The other aldehyde formed (3-methylbutanal) also has been found in other microalgae species (Sun et al. 2012; Durme et al. 2013), and the major aldehyde produced was acetaldehyde (41.8 μg mg−1) at 48 h; this compound shows an attractive odor description (fruit) for the food industry.

β-cyclocitral (peak 49), β-ionone (peak 61), and 5,6-epoxy-β-ionone (peak 66) seem to be important volatile organic compounds in some microalgae such as Chlorella vulgaris and Scenedesmus sp. (Rzama et al. 1995; Durme et al. 2013). β-cyclocitral was formed until 96 h (2 μg mg−1) and disappeared in 144 h, while β-ionone decreased and 5,6-epoxy-β-ionone was formed during the whole experiment. These compounds are produced by the terpenoid biosynthetic pathway. β-cyclocitral can be formed from the enzymatic cleavage of the double bond between carbons 7 and 8 of β-carotene (Fig. 3). β-ionone is produced by enzymatic cleavage of the double bond between carbons 9 and 10 of the same carotenoid (Donadio et al. 2011; Dudareva et al. 2013). Ketone 5,6-epoxy-β-ionone is a product from the oxidative reaction of another ketone, β-ionone, and this explains the decrease in concentration of β-ionone while there is an increase of 5,6-epoxy-β-ionone over the experimental time (Table 3).

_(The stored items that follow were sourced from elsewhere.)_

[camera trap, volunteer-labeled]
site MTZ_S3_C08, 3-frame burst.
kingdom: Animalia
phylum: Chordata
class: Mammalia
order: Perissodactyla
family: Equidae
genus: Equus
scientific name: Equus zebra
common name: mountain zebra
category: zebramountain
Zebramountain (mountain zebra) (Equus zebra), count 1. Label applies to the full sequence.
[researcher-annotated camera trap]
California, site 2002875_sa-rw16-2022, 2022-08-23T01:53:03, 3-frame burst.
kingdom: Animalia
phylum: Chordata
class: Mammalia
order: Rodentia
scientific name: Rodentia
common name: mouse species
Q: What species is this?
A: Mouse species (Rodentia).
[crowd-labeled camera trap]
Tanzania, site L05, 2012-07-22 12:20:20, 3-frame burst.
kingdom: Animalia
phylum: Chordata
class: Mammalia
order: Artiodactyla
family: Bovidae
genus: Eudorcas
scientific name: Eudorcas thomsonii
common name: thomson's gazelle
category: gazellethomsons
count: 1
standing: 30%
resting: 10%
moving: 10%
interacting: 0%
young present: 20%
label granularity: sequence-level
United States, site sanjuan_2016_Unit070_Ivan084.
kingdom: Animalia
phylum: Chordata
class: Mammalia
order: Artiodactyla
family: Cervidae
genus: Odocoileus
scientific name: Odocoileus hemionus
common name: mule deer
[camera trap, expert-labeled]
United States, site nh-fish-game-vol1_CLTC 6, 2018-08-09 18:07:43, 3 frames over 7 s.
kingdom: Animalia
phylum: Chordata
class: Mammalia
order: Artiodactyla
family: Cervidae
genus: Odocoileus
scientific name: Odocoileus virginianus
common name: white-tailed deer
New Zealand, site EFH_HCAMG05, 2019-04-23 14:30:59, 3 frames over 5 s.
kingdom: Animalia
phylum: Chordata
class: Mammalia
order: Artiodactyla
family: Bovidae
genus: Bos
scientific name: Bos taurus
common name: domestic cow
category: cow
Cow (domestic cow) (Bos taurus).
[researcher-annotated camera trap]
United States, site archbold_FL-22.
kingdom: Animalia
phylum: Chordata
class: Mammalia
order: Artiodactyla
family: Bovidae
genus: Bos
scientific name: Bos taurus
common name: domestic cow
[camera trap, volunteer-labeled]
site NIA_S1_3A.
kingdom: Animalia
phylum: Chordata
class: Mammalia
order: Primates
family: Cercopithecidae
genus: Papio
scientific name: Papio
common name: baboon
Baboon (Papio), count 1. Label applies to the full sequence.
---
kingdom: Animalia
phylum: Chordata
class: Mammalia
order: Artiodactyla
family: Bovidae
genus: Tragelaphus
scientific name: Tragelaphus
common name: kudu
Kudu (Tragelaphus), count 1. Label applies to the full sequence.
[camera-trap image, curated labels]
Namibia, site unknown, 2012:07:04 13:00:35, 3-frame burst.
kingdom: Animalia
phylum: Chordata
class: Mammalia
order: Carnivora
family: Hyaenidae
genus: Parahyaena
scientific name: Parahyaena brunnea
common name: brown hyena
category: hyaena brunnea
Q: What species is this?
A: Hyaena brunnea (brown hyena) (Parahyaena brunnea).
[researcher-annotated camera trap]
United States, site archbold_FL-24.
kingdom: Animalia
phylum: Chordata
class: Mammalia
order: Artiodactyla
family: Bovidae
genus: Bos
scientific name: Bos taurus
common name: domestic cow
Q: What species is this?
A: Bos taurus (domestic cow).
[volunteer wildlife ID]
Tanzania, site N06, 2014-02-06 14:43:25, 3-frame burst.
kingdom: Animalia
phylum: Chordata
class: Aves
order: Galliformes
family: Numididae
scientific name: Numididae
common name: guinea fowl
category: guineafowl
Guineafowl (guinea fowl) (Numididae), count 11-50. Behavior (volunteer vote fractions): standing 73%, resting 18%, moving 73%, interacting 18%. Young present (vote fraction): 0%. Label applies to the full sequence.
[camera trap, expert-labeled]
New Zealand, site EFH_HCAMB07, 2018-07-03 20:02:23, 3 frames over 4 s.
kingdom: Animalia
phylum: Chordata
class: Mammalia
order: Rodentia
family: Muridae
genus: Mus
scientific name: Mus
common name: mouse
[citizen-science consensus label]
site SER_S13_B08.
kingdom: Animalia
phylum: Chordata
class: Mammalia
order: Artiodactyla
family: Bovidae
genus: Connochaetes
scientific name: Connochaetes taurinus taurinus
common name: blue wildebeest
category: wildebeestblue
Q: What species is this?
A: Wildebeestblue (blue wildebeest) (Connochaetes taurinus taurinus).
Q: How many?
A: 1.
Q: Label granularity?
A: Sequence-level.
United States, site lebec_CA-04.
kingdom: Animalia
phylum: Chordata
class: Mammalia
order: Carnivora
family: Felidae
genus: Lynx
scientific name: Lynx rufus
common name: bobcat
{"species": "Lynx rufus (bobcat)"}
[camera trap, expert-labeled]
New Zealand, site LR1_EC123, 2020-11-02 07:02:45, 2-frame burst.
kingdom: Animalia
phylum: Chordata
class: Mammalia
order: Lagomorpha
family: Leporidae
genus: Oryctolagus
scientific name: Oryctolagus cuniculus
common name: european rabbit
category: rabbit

The experiment with fructose produced fewer esters than glucose—just isobutyl acetate (peak 23), with the highest formation at 96 h (1.2 μg mg−1) and odor description pungent and fruity.

Finally, the descriptor odor of the compounds detected in experiments with glucose or fructose was mainly classified as fruity, spice, and floral compounds, and no compound off-flavor compound was identified in heterotrophic cultivation of P. autumnale.

The cultivation on glucose produced more kinds of volatile compounds in less time when compared with the cultivation with fructose. This information could be correlated with the carbon balance of the system, considered in terms of conversion of organic carbon into biomass (Francisco et al. 2014).

Conclusion

Phormidium autumnale can produce a variety of industrially interesting volatile compounds, and the knowledge about the biosynthesis of these structures from microalgae/cyanobacteria might prove useful to help elucidated ways to the application of these biobased feedstocks for both food and non-food industries.